# Windows 8 kommt bald



## ikar (14. September 2011)

Hallo Zusammen!

Gestern auf der "Build" Konferenz in Anahaim wurde der neue Windows 8 vorgestellt. Das neue Betriebsystem soll die Nachteile für Touchscreen Geräte (gegenüber Win 7 und WP 7) beheben und für alle Arten von Notebooks, Tablet PCs, Netbooks und Mobiltelefone geeignet sein. Unterstützung von ARM und Intel Hardware, Hochlauf in weniger als 8 Sekunden, neue Microsoft App-Store und komplett überarbeitete User Interface. Das sind die erläuterte Neuerungen (Kurzfassung).

Eine developer preview Version (32/64 Bit) kann man jetzt schon kostenlos vom MS Server herunterladen. Das ist wie geasagt nur die vorab Version für die Entwickler, d.h. es ist mit Instabilitäten zu rechenen, aber die erste Einsichte und Erfahrungen kann man auf jeden Fall schon sammeln.

[In einem Datensatz enthaltene Einträge]
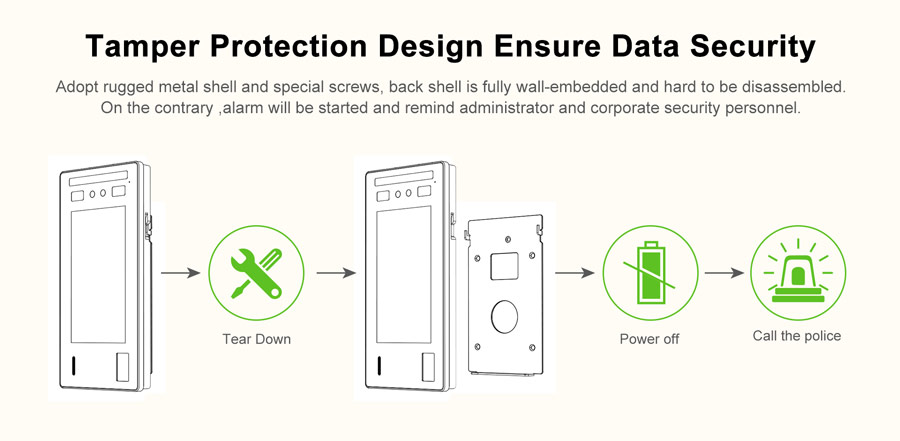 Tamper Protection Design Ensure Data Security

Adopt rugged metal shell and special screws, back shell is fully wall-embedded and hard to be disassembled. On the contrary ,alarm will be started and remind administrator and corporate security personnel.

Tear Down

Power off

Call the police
...
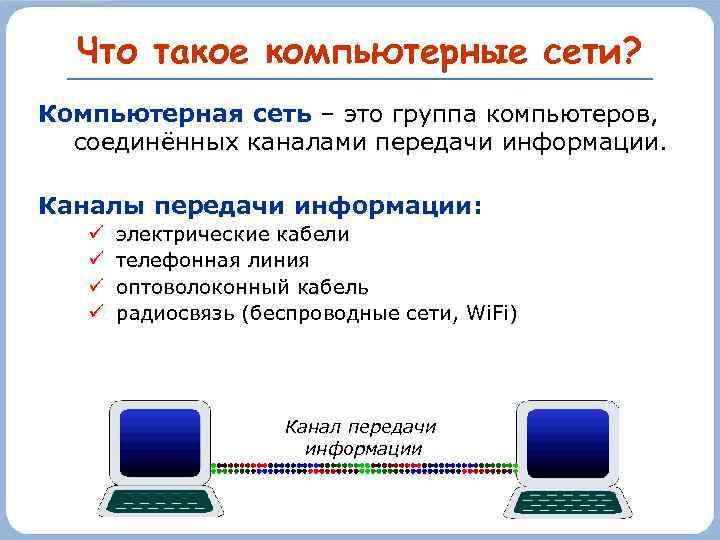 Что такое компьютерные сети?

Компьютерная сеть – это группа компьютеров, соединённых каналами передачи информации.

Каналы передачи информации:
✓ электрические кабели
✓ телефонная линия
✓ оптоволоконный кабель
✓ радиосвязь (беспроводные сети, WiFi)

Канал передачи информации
--
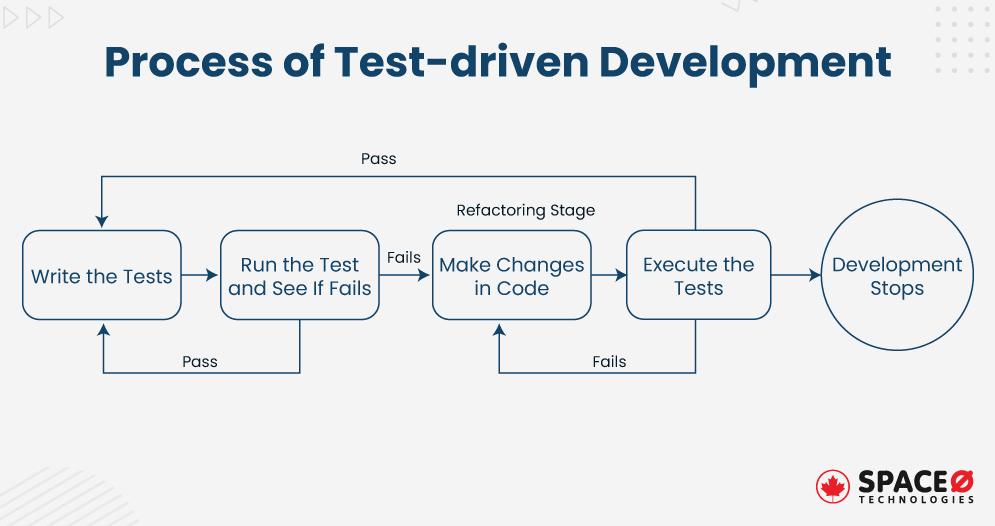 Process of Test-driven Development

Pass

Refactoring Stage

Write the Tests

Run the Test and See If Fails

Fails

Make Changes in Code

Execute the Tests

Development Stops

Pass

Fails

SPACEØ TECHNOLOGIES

* **Aufgabe 1**
Entscheiden Sie für jede Aussage mit Ja oder Nein, ob sie dem Beitrag über Windows 8 entspricht, und belegen Sie jede Entscheidung mit einem wörtlichen Zitat: (a) Das neue Betriebssystem soll in weniger als acht Sekunden hochfahren. (b) Für die Developer-Preview-Version muss man bezahlen. (c) Das neue Betriebssystem soll ausschließlich Intel-Hardware unterstützen.
* **Aufgabe 2**
Übernehmen Sie aus dem Beitrag über Windows 8 wortgetreu den Wortlaut von „Gestern auf der“ bis „Fall schon sammeln.“.
Die Einträge stehen in keinem Zusammenhang mit dem Beitrag über Windows 8.

* **Lösung 1**
(a) Ja: „Hochlauf in weniger als 8 Sekunden“
(b) Nein: „kann man jetzt schon kostenlos vom MS Server herunterladen“
(c) Nein: „Unterstützung von ARM und Intel Hardware“

* **Lösung 2**
Gestern auf der "Build" Konferenz in Anahaim wurde der neue Windows 8 vorgestellt. Das neue Betriebsystem soll die Nachteile für Touchscreen Geräte (gegenüber Win 7 und WP 7) beheben und für alle Arten von Notebooks, Tablet PCs, Netbooks und Mobiltelefone geeignet sein. Unterstützung von ARM und Intel Hardware, Hochlauf in weniger als 8 Sekunden, neue Microsoft App-Store und komplett überarbeitete User Interface. Das sind die erläuterte Neuerungen (Kurzfassung).

Eine developer preview Version (32/64 Bit) kann man jetzt schon kostenlos vom MS Server herunterladen. Das ist wie geasagt nur die vorab Version für die Entwickler, d.h. es ist mit Instabilitäten zu rechenen, aber die erste Einsichte und Erfahrungen kann man auf jeden Fall schon sammeln.